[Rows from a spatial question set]
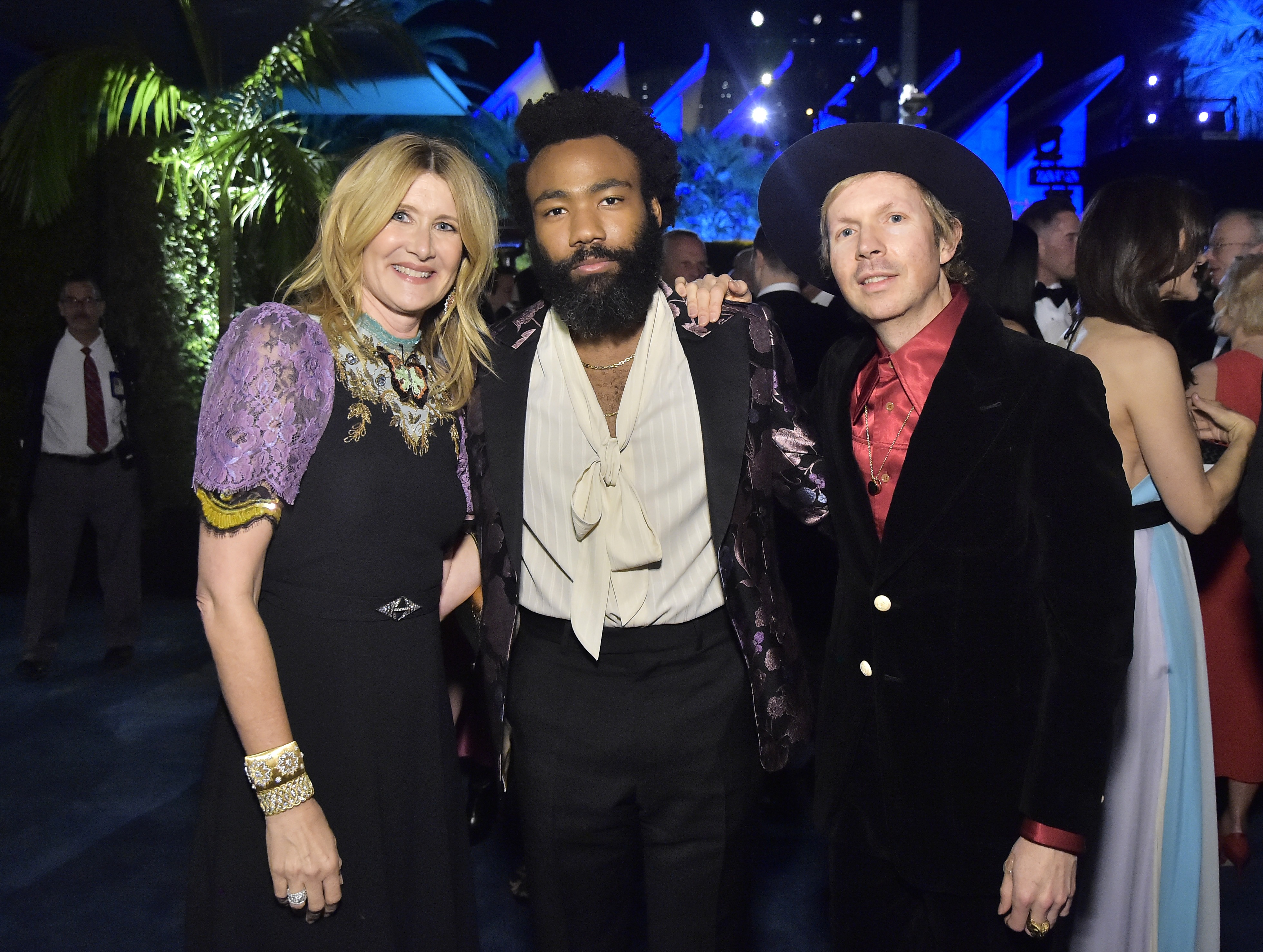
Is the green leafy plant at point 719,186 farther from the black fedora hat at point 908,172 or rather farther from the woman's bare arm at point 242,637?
the woman's bare arm at point 242,637

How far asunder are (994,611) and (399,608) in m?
1.11

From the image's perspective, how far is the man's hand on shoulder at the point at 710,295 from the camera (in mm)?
2154

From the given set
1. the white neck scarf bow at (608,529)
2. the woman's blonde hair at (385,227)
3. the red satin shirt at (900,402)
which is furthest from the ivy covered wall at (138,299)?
the red satin shirt at (900,402)

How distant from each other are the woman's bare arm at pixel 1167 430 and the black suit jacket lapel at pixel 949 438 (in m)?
0.83

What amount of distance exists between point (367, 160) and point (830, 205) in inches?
37.6

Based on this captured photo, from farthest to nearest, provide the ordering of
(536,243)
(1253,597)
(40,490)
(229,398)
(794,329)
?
(40,490) < (794,329) < (1253,597) < (536,243) < (229,398)

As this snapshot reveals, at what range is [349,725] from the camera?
189cm

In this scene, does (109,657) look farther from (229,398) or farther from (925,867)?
(925,867)

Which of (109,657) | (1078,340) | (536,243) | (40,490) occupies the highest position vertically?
(536,243)

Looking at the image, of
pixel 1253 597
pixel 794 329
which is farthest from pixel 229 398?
pixel 1253 597

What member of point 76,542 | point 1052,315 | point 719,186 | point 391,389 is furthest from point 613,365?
point 719,186

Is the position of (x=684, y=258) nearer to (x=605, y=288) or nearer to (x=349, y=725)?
(x=605, y=288)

_THE EXERCISE_: Please copy the rows word for word, starting at the line that contains "In this scene, does" and ending with the last row.

_ANSWER TO THIS PROBLEM_:
In this scene, does (109,657) look farther from (229,398) or farther from (925,867)?
(925,867)

Which of (109,657) | (1078,340) | (536,243) | (40,490) occupies the highest position vertically?
(536,243)

Looking at the image, of
pixel 1253 597
pixel 794 329
which is farthest from pixel 229 398?
pixel 1253 597

What member of point 76,542 | point 1052,315 | point 719,186 | point 391,389 is furthest from point 613,365?
point 719,186

Is the position of (x=684, y=258) nearer to (x=605, y=288) or nearer to (x=349, y=725)?
(x=605, y=288)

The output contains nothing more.